▸ **To be done**: Put the lines of the material below into a JSON list of strings, one string per line, from the line with "Approximately how far" through the end of the material. Skip blank lines and leave the pictures out.

Spatial question entries:

···

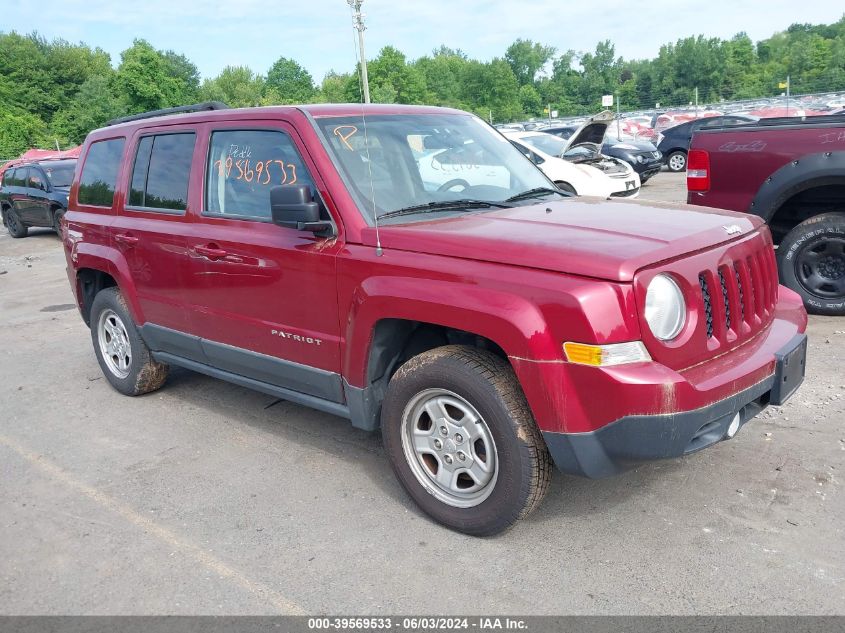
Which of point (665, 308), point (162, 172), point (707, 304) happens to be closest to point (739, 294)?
point (707, 304)

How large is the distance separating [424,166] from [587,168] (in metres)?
8.32

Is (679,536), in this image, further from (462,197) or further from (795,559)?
(462,197)

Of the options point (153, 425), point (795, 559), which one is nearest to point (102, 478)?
point (153, 425)

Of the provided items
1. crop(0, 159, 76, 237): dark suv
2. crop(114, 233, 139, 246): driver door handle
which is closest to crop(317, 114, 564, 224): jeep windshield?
crop(114, 233, 139, 246): driver door handle

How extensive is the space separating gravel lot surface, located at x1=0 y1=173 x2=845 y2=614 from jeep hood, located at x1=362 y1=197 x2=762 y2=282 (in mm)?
1241

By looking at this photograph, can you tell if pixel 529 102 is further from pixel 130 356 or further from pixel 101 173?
pixel 130 356

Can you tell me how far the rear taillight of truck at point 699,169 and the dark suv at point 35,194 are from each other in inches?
527

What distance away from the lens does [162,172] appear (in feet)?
15.7

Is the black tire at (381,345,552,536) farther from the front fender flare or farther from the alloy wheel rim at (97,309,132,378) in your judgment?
the alloy wheel rim at (97,309,132,378)

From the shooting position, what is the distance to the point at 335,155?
3760 mm

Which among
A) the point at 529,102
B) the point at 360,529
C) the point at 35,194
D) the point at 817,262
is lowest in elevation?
the point at 360,529

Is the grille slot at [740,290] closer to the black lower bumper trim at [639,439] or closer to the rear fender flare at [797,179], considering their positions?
the black lower bumper trim at [639,439]

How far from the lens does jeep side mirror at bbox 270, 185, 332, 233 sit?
3.49 m

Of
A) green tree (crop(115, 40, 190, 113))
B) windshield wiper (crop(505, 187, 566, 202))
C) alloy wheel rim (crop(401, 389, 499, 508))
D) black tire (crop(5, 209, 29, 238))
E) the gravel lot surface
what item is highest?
green tree (crop(115, 40, 190, 113))
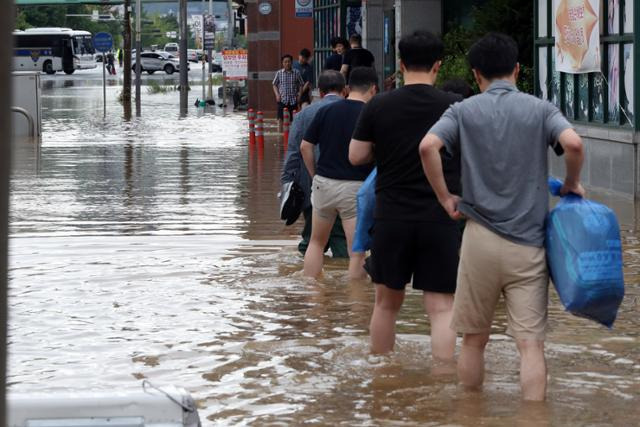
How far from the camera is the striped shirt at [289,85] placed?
104 ft

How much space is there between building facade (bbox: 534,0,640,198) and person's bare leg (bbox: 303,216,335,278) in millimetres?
6256

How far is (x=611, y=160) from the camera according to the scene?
1645cm

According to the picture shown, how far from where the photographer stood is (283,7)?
44.8 m

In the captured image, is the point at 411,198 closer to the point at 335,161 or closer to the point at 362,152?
the point at 362,152

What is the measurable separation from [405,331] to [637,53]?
813 cm

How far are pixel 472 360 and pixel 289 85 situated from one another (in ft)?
83.3

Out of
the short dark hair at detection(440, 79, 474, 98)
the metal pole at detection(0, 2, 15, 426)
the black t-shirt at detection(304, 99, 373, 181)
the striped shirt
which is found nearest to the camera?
the metal pole at detection(0, 2, 15, 426)

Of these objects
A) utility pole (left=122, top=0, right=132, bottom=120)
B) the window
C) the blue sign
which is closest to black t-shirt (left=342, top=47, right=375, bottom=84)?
the window

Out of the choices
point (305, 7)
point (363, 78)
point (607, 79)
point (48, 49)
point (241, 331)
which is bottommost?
point (241, 331)

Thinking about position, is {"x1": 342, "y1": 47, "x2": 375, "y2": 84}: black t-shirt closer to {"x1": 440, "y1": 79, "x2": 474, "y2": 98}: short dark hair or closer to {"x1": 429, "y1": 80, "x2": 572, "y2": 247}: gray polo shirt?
{"x1": 440, "y1": 79, "x2": 474, "y2": 98}: short dark hair

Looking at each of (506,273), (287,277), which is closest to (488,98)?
(506,273)

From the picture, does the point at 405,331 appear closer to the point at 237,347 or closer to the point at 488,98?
the point at 237,347

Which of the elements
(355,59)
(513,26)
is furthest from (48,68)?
(513,26)

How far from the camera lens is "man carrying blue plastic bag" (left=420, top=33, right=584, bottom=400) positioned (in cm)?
606
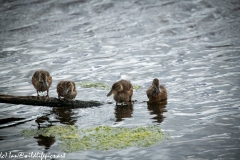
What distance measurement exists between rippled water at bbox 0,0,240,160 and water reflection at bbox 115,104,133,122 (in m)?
0.02

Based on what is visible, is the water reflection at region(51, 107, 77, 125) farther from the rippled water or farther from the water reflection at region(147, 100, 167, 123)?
the water reflection at region(147, 100, 167, 123)

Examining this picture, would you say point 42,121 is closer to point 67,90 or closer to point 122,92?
point 67,90

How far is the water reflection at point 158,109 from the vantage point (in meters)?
10.3

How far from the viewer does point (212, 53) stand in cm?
1557

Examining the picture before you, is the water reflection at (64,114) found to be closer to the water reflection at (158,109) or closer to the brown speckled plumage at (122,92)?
the brown speckled plumage at (122,92)

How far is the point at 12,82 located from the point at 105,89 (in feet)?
9.19

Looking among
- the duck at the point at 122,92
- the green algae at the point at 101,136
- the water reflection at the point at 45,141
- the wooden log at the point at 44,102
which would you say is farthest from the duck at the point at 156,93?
the water reflection at the point at 45,141

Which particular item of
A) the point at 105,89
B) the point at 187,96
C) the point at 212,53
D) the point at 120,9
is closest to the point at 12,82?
the point at 105,89

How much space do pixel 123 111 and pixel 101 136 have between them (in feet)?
6.00

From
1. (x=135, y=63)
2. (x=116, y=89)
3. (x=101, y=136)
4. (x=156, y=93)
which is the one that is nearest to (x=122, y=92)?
(x=116, y=89)

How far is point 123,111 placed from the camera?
10922mm

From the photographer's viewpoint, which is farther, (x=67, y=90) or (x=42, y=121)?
(x=67, y=90)

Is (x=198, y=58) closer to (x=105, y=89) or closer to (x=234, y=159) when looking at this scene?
(x=105, y=89)

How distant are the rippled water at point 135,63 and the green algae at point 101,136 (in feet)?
0.67
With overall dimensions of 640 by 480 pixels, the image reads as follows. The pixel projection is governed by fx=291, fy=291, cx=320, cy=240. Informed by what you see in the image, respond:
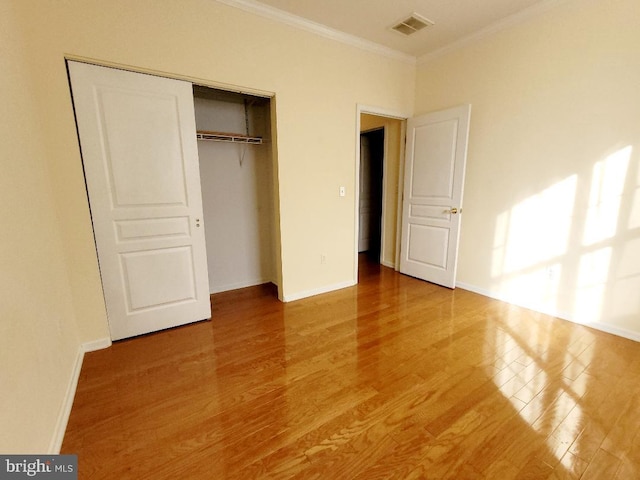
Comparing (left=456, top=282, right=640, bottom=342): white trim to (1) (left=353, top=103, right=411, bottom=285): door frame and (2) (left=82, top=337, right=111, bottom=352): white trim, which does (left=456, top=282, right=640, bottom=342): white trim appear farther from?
(2) (left=82, top=337, right=111, bottom=352): white trim

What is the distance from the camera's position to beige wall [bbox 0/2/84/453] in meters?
1.15

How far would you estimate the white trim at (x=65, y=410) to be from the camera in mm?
1387

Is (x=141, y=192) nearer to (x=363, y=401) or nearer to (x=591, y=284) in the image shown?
(x=363, y=401)

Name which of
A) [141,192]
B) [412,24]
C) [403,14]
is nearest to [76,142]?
[141,192]

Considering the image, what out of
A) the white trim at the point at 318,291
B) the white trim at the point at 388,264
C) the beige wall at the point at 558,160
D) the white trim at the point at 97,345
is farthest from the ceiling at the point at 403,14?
the white trim at the point at 97,345

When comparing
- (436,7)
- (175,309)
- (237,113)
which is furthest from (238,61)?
(175,309)

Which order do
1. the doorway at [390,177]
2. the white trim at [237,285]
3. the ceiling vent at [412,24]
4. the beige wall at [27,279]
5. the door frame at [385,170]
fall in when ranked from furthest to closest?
the doorway at [390,177], the white trim at [237,285], the door frame at [385,170], the ceiling vent at [412,24], the beige wall at [27,279]

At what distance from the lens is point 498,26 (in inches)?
114

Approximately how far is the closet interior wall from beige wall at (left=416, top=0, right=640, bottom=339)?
7.79ft

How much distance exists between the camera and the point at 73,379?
6.08 feet

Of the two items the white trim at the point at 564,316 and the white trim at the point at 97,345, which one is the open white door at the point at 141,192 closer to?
the white trim at the point at 97,345

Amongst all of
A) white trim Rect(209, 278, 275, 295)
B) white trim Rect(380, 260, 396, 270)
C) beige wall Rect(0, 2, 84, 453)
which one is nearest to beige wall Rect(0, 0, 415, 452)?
beige wall Rect(0, 2, 84, 453)

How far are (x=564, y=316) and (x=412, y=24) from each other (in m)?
3.19

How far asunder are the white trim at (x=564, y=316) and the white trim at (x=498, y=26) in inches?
107
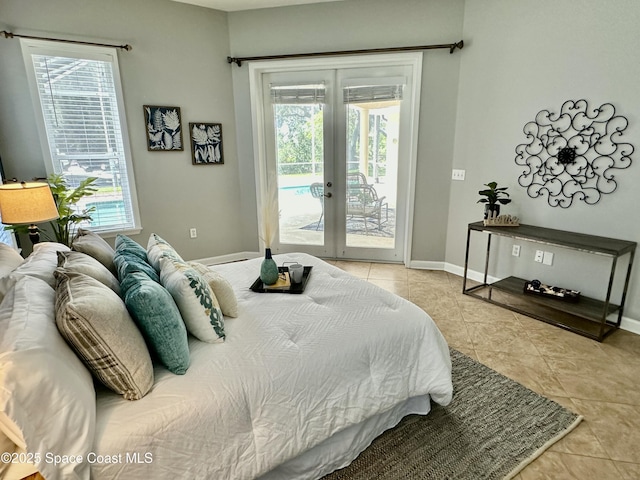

···

▸ **Worked answer**:
[
  "Approximately how far is the closet interior wall from beige wall at (left=416, top=0, right=640, bottom=339)?",
  "7.79ft",
  "How much distance exists between the camera and the point at 73,379?",
  "6.08 feet",
  "Of the two items the white trim at the point at 564,316 and the white trim at the point at 97,345, which one is the open white door at the point at 141,192 closer to?",
  "the white trim at the point at 97,345",
  "Amongst all of",
  "A) white trim Rect(209, 278, 275, 295)",
  "B) white trim Rect(380, 260, 396, 270)",
  "C) beige wall Rect(0, 2, 84, 453)",
  "which one is nearest to beige wall Rect(0, 0, 415, 452)?",
  "beige wall Rect(0, 2, 84, 453)",
  "How far are (x=564, y=316) and (x=412, y=24) from each other (in m)?",
  "3.19",
  "How far asunder are the white trim at (x=564, y=316) and the white trim at (x=498, y=26) in inches?",
  "107"
]